Испытание на безделье Лазарь выдержал блестяще, и на третий день чучело с медалью сказало:

– Напишите тушью объявление: «Сдать по три рубля на воблу».

– Не понял, – вздрогнул Лазарь.

– Тушью напишите объявление.

– Я?

– Кто здесь начальник?! Я! Повторите!

– Я.

– Я, Ларионов, а ты Лазарь Хейфец. И ты напишешь объявление.

У Лазаря был почерк землетрясения. Написать тушью (!) объявление. Это было похоже на издевательство, если бы он не чувствовал себя от безделья в подвешенном состоянии. Лазарь расстелил лист ватмана, открыл бутылочку с тушью и обмакнул чертежное перо.

Ларионов испытующе следил за каждым движением нового сотрудника.

«Он ждет, когда я промахнусь, – с ненавистью подумал Лазарь. И еще он подумал: – где-то эту рожу я уже встречал. Может быть, это мой бывший обвиняемый? Не доконал в свое время».

Злое лицо Ларионова смягчилось, только когда Лазарь опрокинул-таки тушь на свои каракули.

Едва угасал день, как загорался день другой. И были они похожи, как похожи поезда в метро.

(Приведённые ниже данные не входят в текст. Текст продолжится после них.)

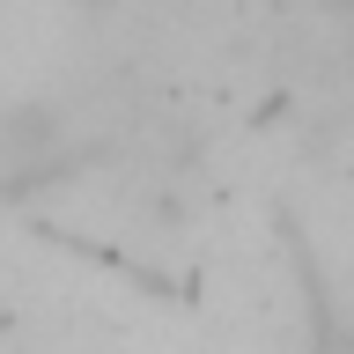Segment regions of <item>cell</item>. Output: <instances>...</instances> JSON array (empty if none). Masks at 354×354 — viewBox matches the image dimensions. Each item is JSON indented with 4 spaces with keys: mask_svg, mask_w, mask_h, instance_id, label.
<instances>
[{
    "mask_svg": "<svg viewBox=\"0 0 354 354\" xmlns=\"http://www.w3.org/2000/svg\"><path fill=\"white\" fill-rule=\"evenodd\" d=\"M59 148V126L44 118V111H8V126H0V155L15 162V170H37V155Z\"/></svg>",
    "mask_w": 354,
    "mask_h": 354,
    "instance_id": "1",
    "label": "cell"
}]
</instances>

Приплюснутый к дверному стеклу электрички, вглядывался Лазарь в черноту, в себя. Поредели кудри – только два рожка; чем старше становился, тем больше походил на пучеглазую маму Цилю. Мама Циля в партию вступила, мама Циля горы своротила. А сын словоблудил и пил на праздники в ГРОБу. Да толку что? Что бы он и делал или не пил, Ларионов писал на него доносы Лупенкову. Однако Лупенкову было ясно. Что ядерной опасности в Лазаре было меньше, чем говна. Но Ларионов безумствовал – он обнаружил самое ужасное: женщнам нравилась война двух казаков. Один был казак еврейский, а другой деревенский. Женщины стали как-то вызывающе раскрыто смотреть в глаза Ларионову, они не то, что больше не боялись его – они смеялись над ним.

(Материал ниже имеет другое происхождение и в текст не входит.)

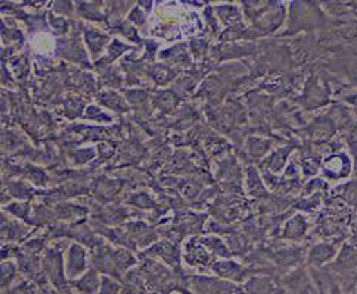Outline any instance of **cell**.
<instances>
[{
    "label": "cell",
    "instance_id": "6da1fadb",
    "mask_svg": "<svg viewBox=\"0 0 357 294\" xmlns=\"http://www.w3.org/2000/svg\"><path fill=\"white\" fill-rule=\"evenodd\" d=\"M322 5L318 3H291L289 5L288 28L282 36H294L300 31H310L316 28H325L328 24Z\"/></svg>",
    "mask_w": 357,
    "mask_h": 294
},
{
    "label": "cell",
    "instance_id": "7a4b0ae2",
    "mask_svg": "<svg viewBox=\"0 0 357 294\" xmlns=\"http://www.w3.org/2000/svg\"><path fill=\"white\" fill-rule=\"evenodd\" d=\"M320 171L328 183H340V181H347L354 175L356 164L349 150L341 149L323 156Z\"/></svg>",
    "mask_w": 357,
    "mask_h": 294
},
{
    "label": "cell",
    "instance_id": "3957f363",
    "mask_svg": "<svg viewBox=\"0 0 357 294\" xmlns=\"http://www.w3.org/2000/svg\"><path fill=\"white\" fill-rule=\"evenodd\" d=\"M332 88L327 81H320L319 77L310 75L306 81L304 92L300 97L301 105L307 110H315L329 105L332 101Z\"/></svg>",
    "mask_w": 357,
    "mask_h": 294
},
{
    "label": "cell",
    "instance_id": "277c9868",
    "mask_svg": "<svg viewBox=\"0 0 357 294\" xmlns=\"http://www.w3.org/2000/svg\"><path fill=\"white\" fill-rule=\"evenodd\" d=\"M341 242H322L315 244L309 252V262L313 266H323L338 255Z\"/></svg>",
    "mask_w": 357,
    "mask_h": 294
},
{
    "label": "cell",
    "instance_id": "5b68a950",
    "mask_svg": "<svg viewBox=\"0 0 357 294\" xmlns=\"http://www.w3.org/2000/svg\"><path fill=\"white\" fill-rule=\"evenodd\" d=\"M195 286L208 294H244V290L233 282L217 281L211 278H194Z\"/></svg>",
    "mask_w": 357,
    "mask_h": 294
},
{
    "label": "cell",
    "instance_id": "8992f818",
    "mask_svg": "<svg viewBox=\"0 0 357 294\" xmlns=\"http://www.w3.org/2000/svg\"><path fill=\"white\" fill-rule=\"evenodd\" d=\"M282 284L293 294H315L309 275L303 268L295 269L291 274H288L282 280Z\"/></svg>",
    "mask_w": 357,
    "mask_h": 294
},
{
    "label": "cell",
    "instance_id": "52a82bcc",
    "mask_svg": "<svg viewBox=\"0 0 357 294\" xmlns=\"http://www.w3.org/2000/svg\"><path fill=\"white\" fill-rule=\"evenodd\" d=\"M331 196L341 200L345 206H349L353 212H357V177H353L342 184L331 190Z\"/></svg>",
    "mask_w": 357,
    "mask_h": 294
},
{
    "label": "cell",
    "instance_id": "ba28073f",
    "mask_svg": "<svg viewBox=\"0 0 357 294\" xmlns=\"http://www.w3.org/2000/svg\"><path fill=\"white\" fill-rule=\"evenodd\" d=\"M309 227H310L309 219L304 217V215L297 213L285 222L282 237L288 240H301L307 234Z\"/></svg>",
    "mask_w": 357,
    "mask_h": 294
},
{
    "label": "cell",
    "instance_id": "9c48e42d",
    "mask_svg": "<svg viewBox=\"0 0 357 294\" xmlns=\"http://www.w3.org/2000/svg\"><path fill=\"white\" fill-rule=\"evenodd\" d=\"M245 291L248 294H286V291L277 287L269 277H255L245 284Z\"/></svg>",
    "mask_w": 357,
    "mask_h": 294
},
{
    "label": "cell",
    "instance_id": "30bf717a",
    "mask_svg": "<svg viewBox=\"0 0 357 294\" xmlns=\"http://www.w3.org/2000/svg\"><path fill=\"white\" fill-rule=\"evenodd\" d=\"M293 149H294V146L289 144V146H285V147H281V149L275 150L263 162L264 171H269L272 174H277V173L284 171V168L286 166V162H288V157H289V155H291Z\"/></svg>",
    "mask_w": 357,
    "mask_h": 294
},
{
    "label": "cell",
    "instance_id": "8fae6325",
    "mask_svg": "<svg viewBox=\"0 0 357 294\" xmlns=\"http://www.w3.org/2000/svg\"><path fill=\"white\" fill-rule=\"evenodd\" d=\"M64 266H62V259L60 253L49 252L48 255V274L51 277V281L53 286L60 288L61 291L66 290V282L64 278Z\"/></svg>",
    "mask_w": 357,
    "mask_h": 294
},
{
    "label": "cell",
    "instance_id": "7c38bea8",
    "mask_svg": "<svg viewBox=\"0 0 357 294\" xmlns=\"http://www.w3.org/2000/svg\"><path fill=\"white\" fill-rule=\"evenodd\" d=\"M213 271L223 278H229L232 281L241 282L244 278L248 275V271L242 268L241 265L232 262V261H223L213 265Z\"/></svg>",
    "mask_w": 357,
    "mask_h": 294
},
{
    "label": "cell",
    "instance_id": "4fadbf2b",
    "mask_svg": "<svg viewBox=\"0 0 357 294\" xmlns=\"http://www.w3.org/2000/svg\"><path fill=\"white\" fill-rule=\"evenodd\" d=\"M86 268V257L84 252L80 246H73L68 256V274L70 277L80 275Z\"/></svg>",
    "mask_w": 357,
    "mask_h": 294
},
{
    "label": "cell",
    "instance_id": "5bb4252c",
    "mask_svg": "<svg viewBox=\"0 0 357 294\" xmlns=\"http://www.w3.org/2000/svg\"><path fill=\"white\" fill-rule=\"evenodd\" d=\"M74 287L83 294H95L99 288V278L95 271H91V273L86 274L82 280L75 281Z\"/></svg>",
    "mask_w": 357,
    "mask_h": 294
},
{
    "label": "cell",
    "instance_id": "9a60e30c",
    "mask_svg": "<svg viewBox=\"0 0 357 294\" xmlns=\"http://www.w3.org/2000/svg\"><path fill=\"white\" fill-rule=\"evenodd\" d=\"M273 146L272 140H266V139H259V137H251L248 141V149H250V155L253 157H263L267 152L271 150V147Z\"/></svg>",
    "mask_w": 357,
    "mask_h": 294
},
{
    "label": "cell",
    "instance_id": "2e32d148",
    "mask_svg": "<svg viewBox=\"0 0 357 294\" xmlns=\"http://www.w3.org/2000/svg\"><path fill=\"white\" fill-rule=\"evenodd\" d=\"M248 187H250L251 195L255 196V197H264V196H267V191L264 188L263 181H262L259 173L255 171L254 168L248 169Z\"/></svg>",
    "mask_w": 357,
    "mask_h": 294
},
{
    "label": "cell",
    "instance_id": "e0dca14e",
    "mask_svg": "<svg viewBox=\"0 0 357 294\" xmlns=\"http://www.w3.org/2000/svg\"><path fill=\"white\" fill-rule=\"evenodd\" d=\"M118 291H120V286L117 284V282H114L109 278H102L99 294H118Z\"/></svg>",
    "mask_w": 357,
    "mask_h": 294
},
{
    "label": "cell",
    "instance_id": "ac0fdd59",
    "mask_svg": "<svg viewBox=\"0 0 357 294\" xmlns=\"http://www.w3.org/2000/svg\"><path fill=\"white\" fill-rule=\"evenodd\" d=\"M15 271H17V268H15L14 264L5 262V264L2 265V286H3V287H6V286L9 284V282H10V280L14 278Z\"/></svg>",
    "mask_w": 357,
    "mask_h": 294
},
{
    "label": "cell",
    "instance_id": "d6986e66",
    "mask_svg": "<svg viewBox=\"0 0 357 294\" xmlns=\"http://www.w3.org/2000/svg\"><path fill=\"white\" fill-rule=\"evenodd\" d=\"M341 100H342V104L347 105L354 112V115L357 117V90H353V92H349V93H344Z\"/></svg>",
    "mask_w": 357,
    "mask_h": 294
},
{
    "label": "cell",
    "instance_id": "ffe728a7",
    "mask_svg": "<svg viewBox=\"0 0 357 294\" xmlns=\"http://www.w3.org/2000/svg\"><path fill=\"white\" fill-rule=\"evenodd\" d=\"M350 244L357 248V212L353 213L350 222Z\"/></svg>",
    "mask_w": 357,
    "mask_h": 294
},
{
    "label": "cell",
    "instance_id": "44dd1931",
    "mask_svg": "<svg viewBox=\"0 0 357 294\" xmlns=\"http://www.w3.org/2000/svg\"><path fill=\"white\" fill-rule=\"evenodd\" d=\"M30 293H33V287L28 284V282H24V284H21L10 291V294H30Z\"/></svg>",
    "mask_w": 357,
    "mask_h": 294
},
{
    "label": "cell",
    "instance_id": "7402d4cb",
    "mask_svg": "<svg viewBox=\"0 0 357 294\" xmlns=\"http://www.w3.org/2000/svg\"><path fill=\"white\" fill-rule=\"evenodd\" d=\"M349 6H350L353 18L357 21V2H349Z\"/></svg>",
    "mask_w": 357,
    "mask_h": 294
},
{
    "label": "cell",
    "instance_id": "603a6c76",
    "mask_svg": "<svg viewBox=\"0 0 357 294\" xmlns=\"http://www.w3.org/2000/svg\"><path fill=\"white\" fill-rule=\"evenodd\" d=\"M356 27H357V22H356Z\"/></svg>",
    "mask_w": 357,
    "mask_h": 294
}]
</instances>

На самом деле им было совершенно наплевать на такие мужские игры. У них свои игры: где достать жратву и как похудеть.

Был в зените 67-й год. Первого июня Лазарь с Валечкой гуляли в Сокольниках по выставке Инпродмаш. Евреи впервые в жизни шли под флаг Израиля. И сразу было ясно: их много, они одна команда. Они спешили в павильон, как футбольные болельщики на стадион. А в павильоне евреи имитировали себя именинниками, им было наплевать на сефардский мосад и русский КГБ. Огромная толстая книга отзывов была исписана стихами. Там толпился народ до шестого июня включительно. В тот вечер Лазарь впервые спросил жену о своей внешности.

– Я похож? – спросил, глядючись в зеркало.

– Еще как! Настоящий жид пархатый.

– Врешь, сука тонконогая, – улыбнулся он. – Ты антисемитка.

– А все антисемиты.

– Врешь!

– Странное дело, людям говоришь правду, тебе не верят.

Она подкралась к нему сзади и горячим утюгом коснулась его трусов.

– Готы-ыню! – заорал Лазарь.

– Это тебе за суку, – сказала Валечка. – И за тонконогую.

– Ну, зараза! Ну, какая же ты гадина.

– Раз так, сам гладь свои рубахи и майки.

Так всегда. Он же и виноват. Такие резкие выпады всегда застигали его врасплох.

– Галка купила три десятка яиц и все тухлые, – засмеялась Валечка.

– Сделай мне яичницу, – попросил Лазарь.